WHAT THE TASK ASKS: Print each line exactly as it is given.

MATERIAL FOR THE TASK:

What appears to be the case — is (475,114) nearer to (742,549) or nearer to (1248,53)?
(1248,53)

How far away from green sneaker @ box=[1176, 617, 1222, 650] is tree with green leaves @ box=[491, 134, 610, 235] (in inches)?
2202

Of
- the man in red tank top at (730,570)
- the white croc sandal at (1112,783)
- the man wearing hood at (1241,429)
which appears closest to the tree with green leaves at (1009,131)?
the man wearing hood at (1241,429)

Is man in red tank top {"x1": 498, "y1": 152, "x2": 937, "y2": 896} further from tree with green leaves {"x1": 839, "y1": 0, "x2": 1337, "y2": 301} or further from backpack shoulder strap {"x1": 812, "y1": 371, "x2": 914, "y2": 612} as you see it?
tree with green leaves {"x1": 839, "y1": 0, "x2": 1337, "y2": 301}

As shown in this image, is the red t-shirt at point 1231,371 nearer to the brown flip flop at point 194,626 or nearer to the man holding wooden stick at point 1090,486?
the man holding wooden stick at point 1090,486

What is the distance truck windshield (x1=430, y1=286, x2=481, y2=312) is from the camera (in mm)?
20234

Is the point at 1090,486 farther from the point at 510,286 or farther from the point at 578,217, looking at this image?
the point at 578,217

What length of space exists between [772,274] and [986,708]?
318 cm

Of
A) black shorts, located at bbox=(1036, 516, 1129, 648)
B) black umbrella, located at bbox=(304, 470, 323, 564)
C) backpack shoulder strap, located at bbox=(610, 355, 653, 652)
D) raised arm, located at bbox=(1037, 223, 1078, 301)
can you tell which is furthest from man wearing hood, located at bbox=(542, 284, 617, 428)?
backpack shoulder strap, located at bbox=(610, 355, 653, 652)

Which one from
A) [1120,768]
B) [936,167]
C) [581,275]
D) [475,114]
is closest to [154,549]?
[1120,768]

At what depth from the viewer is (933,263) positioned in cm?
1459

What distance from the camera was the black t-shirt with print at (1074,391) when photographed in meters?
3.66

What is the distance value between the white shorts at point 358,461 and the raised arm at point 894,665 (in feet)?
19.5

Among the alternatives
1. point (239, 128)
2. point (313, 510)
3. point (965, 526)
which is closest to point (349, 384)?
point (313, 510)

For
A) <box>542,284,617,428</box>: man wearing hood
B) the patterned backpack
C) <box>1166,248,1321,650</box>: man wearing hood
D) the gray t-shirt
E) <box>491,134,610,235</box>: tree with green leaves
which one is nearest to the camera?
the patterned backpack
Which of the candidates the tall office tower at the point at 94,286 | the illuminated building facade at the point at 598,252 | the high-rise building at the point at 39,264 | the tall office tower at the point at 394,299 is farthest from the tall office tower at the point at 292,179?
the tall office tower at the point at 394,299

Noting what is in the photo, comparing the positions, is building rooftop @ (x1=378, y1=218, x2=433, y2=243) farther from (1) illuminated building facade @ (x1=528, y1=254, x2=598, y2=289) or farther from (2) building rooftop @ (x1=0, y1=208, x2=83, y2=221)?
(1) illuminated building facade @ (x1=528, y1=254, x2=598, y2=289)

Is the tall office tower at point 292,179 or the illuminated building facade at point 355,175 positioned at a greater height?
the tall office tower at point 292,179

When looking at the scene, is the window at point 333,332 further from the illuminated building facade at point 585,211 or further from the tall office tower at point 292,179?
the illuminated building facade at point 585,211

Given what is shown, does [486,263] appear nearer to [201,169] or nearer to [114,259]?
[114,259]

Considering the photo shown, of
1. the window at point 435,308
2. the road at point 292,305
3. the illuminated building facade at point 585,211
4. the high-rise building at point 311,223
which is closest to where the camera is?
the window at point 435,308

PROBLEM SOLUTION:
What appears to be the case — is (475,114) nearer to (742,549) or nearer to (1248,53)?
(1248,53)

How far away from green sneaker @ box=[1176, 617, 1222, 650] is tree with green leaves @ box=[491, 134, 610, 235] (in inches)?
2202

Of
- the man in red tank top at (730,570)
- the white croc sandal at (1112,783)
- the man wearing hood at (1241,429)
which appears closest to the tree with green leaves at (1009,131)?
the man wearing hood at (1241,429)

Is man in red tank top {"x1": 498, "y1": 152, "x2": 937, "y2": 896} further from tree with green leaves {"x1": 839, "y1": 0, "x2": 1337, "y2": 301} or further from backpack shoulder strap {"x1": 812, "y1": 371, "x2": 914, "y2": 612} as you see it?
tree with green leaves {"x1": 839, "y1": 0, "x2": 1337, "y2": 301}

As shown in this image, is the red t-shirt at point 1231,371 nearer to the brown flip flop at point 194,626 or nearer to the man holding wooden stick at point 1090,486?
the man holding wooden stick at point 1090,486

What is the distance truck windshield (x1=430, y1=286, x2=481, y2=312) is from the camera (in mm)?
20234

Is the point at 1090,486 farther from the point at 510,286 or farther from the point at 578,217, looking at this image?
the point at 578,217

What length of space exists between [772,274] and [986,708]?
318 cm

Of
A) black shorts, located at bbox=(1036, 516, 1129, 648)
B) black umbrella, located at bbox=(304, 470, 323, 564)
C) backpack shoulder strap, located at bbox=(610, 355, 653, 652)
D) raised arm, located at bbox=(1037, 223, 1078, 301)
can you tell which is furthest from man wearing hood, located at bbox=(542, 284, 617, 428)?
backpack shoulder strap, located at bbox=(610, 355, 653, 652)

Which one from
A) [1120,768]
B) [936,167]
C) [581,275]
D) [475,114]
is closest to [154,549]?
[1120,768]

At what depth from the viewer is (933,263) positioned in cm?
1459

What distance from the camera was the black t-shirt with print at (1074,391) when photographed in meters?
3.66

What is the distance value between the white shorts at point 358,461 and the raised arm at point 894,665 (in feet)?
19.5

Among the alternatives
1. point (239, 128)
2. point (313, 510)
3. point (965, 526)
which is closest to point (349, 384)?
point (313, 510)

For
A) <box>542,284,617,428</box>: man wearing hood
B) the patterned backpack
C) <box>1166,248,1321,650</box>: man wearing hood
D) the gray t-shirt
E) <box>491,134,610,235</box>: tree with green leaves
which one is nearest to the camera?
the patterned backpack
Which of the candidates the tall office tower at the point at 94,286 | the illuminated building facade at the point at 598,252 | the high-rise building at the point at 39,264 | the tall office tower at the point at 394,299 is farthest from the tall office tower at the point at 292,179?
the tall office tower at the point at 394,299

Noting what is in the photo, comparing the positions, is building rooftop @ (x1=378, y1=218, x2=433, y2=243) farther from (1) illuminated building facade @ (x1=528, y1=254, x2=598, y2=289) or farther from (2) building rooftop @ (x1=0, y1=208, x2=83, y2=221)?
(1) illuminated building facade @ (x1=528, y1=254, x2=598, y2=289)

Is the tall office tower at point 292,179 or the illuminated building facade at point 355,175 positioned at a greater height?
the tall office tower at point 292,179

When looking at the scene, is the window at point 333,332 further from the illuminated building facade at point 585,211 or further from the tall office tower at point 292,179?
the illuminated building facade at point 585,211

Given what is shown, does [486,263] appear nearer to [201,169] or nearer to [114,259]?
[114,259]

Considering the photo shown, of
1. the window at point 435,308
2. the road at point 292,305
3. the illuminated building facade at point 585,211
4. the high-rise building at point 311,223
which is closest to where the camera is?
the window at point 435,308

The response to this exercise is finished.